[Stored items from a collection]
---+---
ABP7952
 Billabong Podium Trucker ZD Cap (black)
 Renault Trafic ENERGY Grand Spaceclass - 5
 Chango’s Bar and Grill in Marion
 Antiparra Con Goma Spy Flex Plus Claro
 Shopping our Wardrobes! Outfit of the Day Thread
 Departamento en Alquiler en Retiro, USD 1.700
---+---
Task directions -
Repeat only the lines running from the line that contains "Antiparra Con Goma Spy Flex Plus Claro" through the last line above, inclusive.

Exercise answer -
 Antiparra Con Goma Spy Flex Plus Claro
 Shopping our Wardrobes! Outfit of the Day Thread
 Departamento en Alquiler en Retiro, USD 1.700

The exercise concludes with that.